- EXERCISE DETAILS: What you give back should match the entries below character for character.

* * * *

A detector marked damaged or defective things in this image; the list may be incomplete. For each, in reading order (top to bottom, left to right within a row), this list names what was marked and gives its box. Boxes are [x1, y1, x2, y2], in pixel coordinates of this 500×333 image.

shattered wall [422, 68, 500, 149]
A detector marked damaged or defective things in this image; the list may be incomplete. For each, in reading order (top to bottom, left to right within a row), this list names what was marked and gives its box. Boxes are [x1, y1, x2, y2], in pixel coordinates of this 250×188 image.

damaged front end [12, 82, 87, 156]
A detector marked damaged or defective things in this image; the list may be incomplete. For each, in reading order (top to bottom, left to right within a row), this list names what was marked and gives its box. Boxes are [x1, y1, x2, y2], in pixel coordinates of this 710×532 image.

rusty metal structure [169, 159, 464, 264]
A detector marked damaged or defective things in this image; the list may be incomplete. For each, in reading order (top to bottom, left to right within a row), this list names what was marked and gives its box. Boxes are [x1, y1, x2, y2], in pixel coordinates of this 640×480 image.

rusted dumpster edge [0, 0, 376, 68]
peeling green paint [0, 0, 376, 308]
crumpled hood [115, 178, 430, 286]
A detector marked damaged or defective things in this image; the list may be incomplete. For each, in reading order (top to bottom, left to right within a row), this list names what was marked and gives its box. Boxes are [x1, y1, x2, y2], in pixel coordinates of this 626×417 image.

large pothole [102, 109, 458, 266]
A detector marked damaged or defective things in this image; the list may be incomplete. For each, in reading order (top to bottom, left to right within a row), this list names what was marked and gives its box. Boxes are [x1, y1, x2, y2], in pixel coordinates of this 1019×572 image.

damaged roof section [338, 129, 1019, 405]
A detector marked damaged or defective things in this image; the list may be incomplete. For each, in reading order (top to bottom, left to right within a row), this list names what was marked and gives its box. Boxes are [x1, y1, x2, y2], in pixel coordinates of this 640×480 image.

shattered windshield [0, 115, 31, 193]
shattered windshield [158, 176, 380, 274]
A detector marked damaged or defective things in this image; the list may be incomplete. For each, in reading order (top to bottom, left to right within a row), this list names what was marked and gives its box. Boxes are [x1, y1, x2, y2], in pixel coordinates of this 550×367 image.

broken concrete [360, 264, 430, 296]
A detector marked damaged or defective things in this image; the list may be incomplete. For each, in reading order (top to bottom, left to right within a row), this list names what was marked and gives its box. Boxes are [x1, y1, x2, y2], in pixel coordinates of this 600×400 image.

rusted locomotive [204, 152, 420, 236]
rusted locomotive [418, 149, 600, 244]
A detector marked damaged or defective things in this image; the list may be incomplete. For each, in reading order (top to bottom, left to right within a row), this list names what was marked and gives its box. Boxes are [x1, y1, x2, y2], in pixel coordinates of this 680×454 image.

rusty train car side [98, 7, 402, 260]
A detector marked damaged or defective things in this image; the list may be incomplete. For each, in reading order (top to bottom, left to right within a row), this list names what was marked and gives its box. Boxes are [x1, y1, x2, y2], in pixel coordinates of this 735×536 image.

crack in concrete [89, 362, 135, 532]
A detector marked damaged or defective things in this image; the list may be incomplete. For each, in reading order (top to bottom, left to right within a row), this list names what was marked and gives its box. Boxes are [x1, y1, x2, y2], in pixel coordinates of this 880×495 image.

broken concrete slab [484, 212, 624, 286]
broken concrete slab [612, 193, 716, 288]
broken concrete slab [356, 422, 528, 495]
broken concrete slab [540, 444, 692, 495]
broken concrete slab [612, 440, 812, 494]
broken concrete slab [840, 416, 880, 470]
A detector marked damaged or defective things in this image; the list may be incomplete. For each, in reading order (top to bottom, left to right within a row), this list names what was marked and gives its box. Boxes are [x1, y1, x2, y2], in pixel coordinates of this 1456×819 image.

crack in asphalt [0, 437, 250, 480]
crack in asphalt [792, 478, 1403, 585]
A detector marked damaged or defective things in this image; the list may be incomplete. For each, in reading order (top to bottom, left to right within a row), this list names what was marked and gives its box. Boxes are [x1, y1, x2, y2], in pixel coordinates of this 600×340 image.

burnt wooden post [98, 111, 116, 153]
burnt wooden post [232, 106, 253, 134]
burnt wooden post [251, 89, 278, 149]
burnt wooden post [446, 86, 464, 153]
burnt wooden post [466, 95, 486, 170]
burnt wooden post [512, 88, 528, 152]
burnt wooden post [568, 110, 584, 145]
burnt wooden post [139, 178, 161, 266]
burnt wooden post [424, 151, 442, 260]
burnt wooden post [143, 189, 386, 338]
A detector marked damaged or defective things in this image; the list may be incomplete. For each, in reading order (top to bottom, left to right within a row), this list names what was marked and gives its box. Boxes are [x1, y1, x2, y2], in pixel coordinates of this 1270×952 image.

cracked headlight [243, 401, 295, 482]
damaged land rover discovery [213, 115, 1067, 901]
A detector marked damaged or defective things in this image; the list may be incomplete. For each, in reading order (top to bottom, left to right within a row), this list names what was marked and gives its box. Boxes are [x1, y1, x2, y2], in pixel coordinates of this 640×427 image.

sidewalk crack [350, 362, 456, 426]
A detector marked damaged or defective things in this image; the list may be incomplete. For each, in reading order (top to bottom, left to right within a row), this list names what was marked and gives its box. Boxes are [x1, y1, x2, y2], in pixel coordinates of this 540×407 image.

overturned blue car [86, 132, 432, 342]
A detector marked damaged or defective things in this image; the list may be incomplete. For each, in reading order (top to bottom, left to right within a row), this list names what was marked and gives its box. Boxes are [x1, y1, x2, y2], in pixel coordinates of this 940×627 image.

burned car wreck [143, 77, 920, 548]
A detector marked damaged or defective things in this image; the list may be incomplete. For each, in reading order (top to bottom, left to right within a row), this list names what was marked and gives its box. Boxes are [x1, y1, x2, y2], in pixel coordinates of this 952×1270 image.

* * * *

- EXPECTED ANSWER:
A detector marked damaged or defective things in this image; the list may be incomplete. For each, in reading order (top to bottom, left to right within a row), this list names what was marked and gives its box. Boxes are [x1, y1, x2, y2], in pixel coordinates of this 500×333 image.

shattered wall [422, 68, 500, 149]
A detector marked damaged or defective things in this image; the list may be incomplete. For each, in reading order (top to bottom, left to right within a row), this list names what was marked and gives its box. Boxes are [x1, y1, x2, y2], in pixel coordinates of this 250×188 image.

damaged front end [12, 82, 87, 156]
A detector marked damaged or defective things in this image; the list may be incomplete. For each, in reading order (top to bottom, left to right within a row), this list names what was marked and gives its box. Boxes are [x1, y1, x2, y2], in pixel coordinates of this 710×532 image.

rusty metal structure [169, 159, 464, 264]
A detector marked damaged or defective things in this image; the list may be incomplete. For each, in reading order (top to bottom, left to right within a row), this list names what was marked and gives its box. Boxes are [x1, y1, x2, y2], in pixel coordinates of this 640×480 image.

rusted dumpster edge [0, 0, 376, 68]
peeling green paint [0, 0, 376, 308]
crumpled hood [115, 178, 430, 286]
A detector marked damaged or defective things in this image; the list may be incomplete. For each, in reading order (top to bottom, left to right within a row), this list names what was marked and gives its box. Boxes are [x1, y1, x2, y2], in pixel coordinates of this 626×417 image.

large pothole [102, 109, 458, 266]
A detector marked damaged or defective things in this image; the list may be incomplete. For each, in reading order (top to bottom, left to right within a row), this list names what was marked and gives its box. Boxes are [x1, y1, x2, y2], in pixel coordinates of this 1019×572 image.

damaged roof section [338, 129, 1019, 405]
A detector marked damaged or defective things in this image; the list may be incomplete. For each, in reading order (top to bottom, left to right within a row), this list names what was marked and gives its box. Boxes are [x1, y1, x2, y2], in pixel coordinates of this 640×480 image.

shattered windshield [0, 115, 31, 193]
shattered windshield [158, 176, 380, 274]
A detector marked damaged or defective things in this image; the list may be incomplete. For each, in reading order (top to bottom, left to right within a row), this list names what was marked and gives its box. Boxes are [x1, y1, x2, y2], in pixel coordinates of this 550×367 image.

broken concrete [360, 264, 430, 296]
A detector marked damaged or defective things in this image; the list may be incomplete. For each, in reading order (top to bottom, left to right within a row), this list names what was marked and gives its box. Boxes are [x1, y1, x2, y2], in pixel coordinates of this 600×400 image.

rusted locomotive [204, 152, 420, 236]
rusted locomotive [418, 149, 600, 244]
A detector marked damaged or defective things in this image; the list may be incomplete. For each, in reading order (top to bottom, left to right within a row), this list names what was marked and gives its box. Boxes are [x1, y1, x2, y2], in pixel coordinates of this 680×454 image.

rusty train car side [98, 7, 402, 260]
A detector marked damaged or defective things in this image; the list may be incomplete. For each, in reading order (top to bottom, left to right within a row), this list names what was marked and gives its box. Boxes are [x1, y1, x2, y2], in pixel coordinates of this 735×536 image.

crack in concrete [89, 362, 135, 532]
A detector marked damaged or defective things in this image; the list may be incomplete. For each, in reading order (top to bottom, left to right within a row), this list names what was marked and gives its box. Boxes are [x1, y1, x2, y2], in pixel coordinates of this 880×495 image.

broken concrete slab [484, 212, 624, 286]
broken concrete slab [612, 193, 716, 288]
broken concrete slab [356, 422, 528, 495]
broken concrete slab [540, 444, 692, 495]
broken concrete slab [612, 440, 812, 494]
broken concrete slab [840, 416, 880, 470]
A detector marked damaged or defective things in this image; the list may be incomplete. For each, in reading order (top to bottom, left to right within a row), this list names what was marked and gives its box. Boxes are [x1, y1, x2, y2], in pixel coordinates of this 1456×819 image.

crack in asphalt [0, 437, 250, 480]
crack in asphalt [792, 478, 1403, 585]
A detector marked damaged or defective things in this image; the list may be incomplete. For each, in reading order (top to bottom, left to right within a row), this list names what was marked and gives its box. Boxes are [x1, y1, x2, y2], in pixel coordinates of this 600×340 image.

burnt wooden post [98, 111, 116, 153]
burnt wooden post [232, 106, 253, 134]
burnt wooden post [251, 89, 278, 149]
burnt wooden post [446, 86, 464, 153]
burnt wooden post [466, 95, 486, 170]
burnt wooden post [512, 88, 528, 152]
burnt wooden post [568, 110, 584, 145]
burnt wooden post [139, 178, 161, 266]
burnt wooden post [424, 151, 442, 260]
burnt wooden post [143, 189, 386, 338]
A detector marked damaged or defective things in this image; the list may be incomplete. For each, in reading order (top to bottom, left to right within a row), this list names what was marked and gives its box. Boxes are [x1, y1, x2, y2], in pixel coordinates of this 1270×952 image.

cracked headlight [243, 401, 295, 482]
damaged land rover discovery [213, 115, 1067, 901]
A detector marked damaged or defective things in this image; the list may be incomplete. For each, in reading order (top to bottom, left to right within a row), this list names what was marked and gives its box. Boxes are [x1, y1, x2, y2], in pixel coordinates of this 640×427 image.

sidewalk crack [350, 362, 456, 426]
A detector marked damaged or defective things in this image; the list may be incomplete. For each, in reading order (top to bottom, left to right within a row), this list names what was marked and gives its box. Boxes are [x1, y1, x2, y2], in pixel coordinates of this 540×407 image.

overturned blue car [86, 132, 432, 342]
A detector marked damaged or defective things in this image; the list may be incomplete. For each, in reading order (top to bottom, left to right within a row), this list names what was marked and gives its box. Boxes are [x1, y1, x2, y2], in pixel coordinates of this 940×627 image.

burned car wreck [143, 77, 920, 548]
A detector marked damaged or defective things in this image; the list may be incomplete. For each, in reading order (top to bottom, left to right within a row), this list names what was marked and gives its box. Boxes are [x1, y1, x2, y2], in pixel coordinates of this 952×1270 image.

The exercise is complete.